Ongkos menjadi calon anggota legislatif (caleg) di Purwakarta mencapai Rp 300 juta. Angka itu diharapkan bisa kembali jika caleg tersebut terpilih menjadi anggota Dewan Perwakilan Rakyat Daerah (DPRD) Purwakarta.
Wakil Ketua Dewan Pimpinan Daerah (DPD) Partai Amanat Nasional (PAN), Awod Abdul Gadir, mengaku bahwa pada pemilu 2004 lalu dirinya menghabiskan duit sedikitnya Rp 200 juta. Angka itu bisa dibilang impas dengan raihan kursi di DPRD Purwakarta yang bergaji pokok sekitar Rp 8 juta per bulan.
"Habis Rp 200 juta-Rp 300 juta juga bukan jadi jaminan seorang caleg akan berhasil meraih kursi. Hanya saja, konsekuensi untuk mengeluarkan dana itu memang ada," ucapnya pekan ini.

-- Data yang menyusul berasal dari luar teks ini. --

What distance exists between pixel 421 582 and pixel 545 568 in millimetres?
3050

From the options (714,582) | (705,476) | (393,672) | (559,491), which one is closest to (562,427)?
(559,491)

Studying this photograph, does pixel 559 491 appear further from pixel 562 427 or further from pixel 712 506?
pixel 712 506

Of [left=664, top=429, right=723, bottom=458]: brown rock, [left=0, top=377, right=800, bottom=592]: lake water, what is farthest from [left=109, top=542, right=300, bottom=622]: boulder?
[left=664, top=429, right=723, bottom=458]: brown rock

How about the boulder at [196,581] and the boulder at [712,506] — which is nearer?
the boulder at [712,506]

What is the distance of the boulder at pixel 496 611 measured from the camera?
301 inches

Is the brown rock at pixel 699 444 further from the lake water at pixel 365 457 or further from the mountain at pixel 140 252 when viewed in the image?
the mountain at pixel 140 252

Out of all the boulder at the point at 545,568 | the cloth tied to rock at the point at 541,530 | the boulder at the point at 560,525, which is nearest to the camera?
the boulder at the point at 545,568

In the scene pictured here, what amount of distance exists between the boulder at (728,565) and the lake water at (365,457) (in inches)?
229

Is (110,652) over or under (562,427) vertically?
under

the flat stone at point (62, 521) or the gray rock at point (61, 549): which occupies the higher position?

Menurutnya, baik sistem ranking (nomor urut) maupun sistem suara terbanyak, tak bisa lepas dari faktor pendanaan. "Kebutuhan untuk itu kongkret. Sekadar belanja kelengkapan atribut saja bisa puluhan juta, belum pembinaan kepada konstituen," tambahnya.
Namun, kata dia, uang saat ini bukanlah segalanya. Sejauh bakal calon legislatif itu punya legitimasi dan mendapat banyak kepercayaan dari masyarakat, bisa saja terjadi caleg tak harus keluar duit hingga ratusan juta.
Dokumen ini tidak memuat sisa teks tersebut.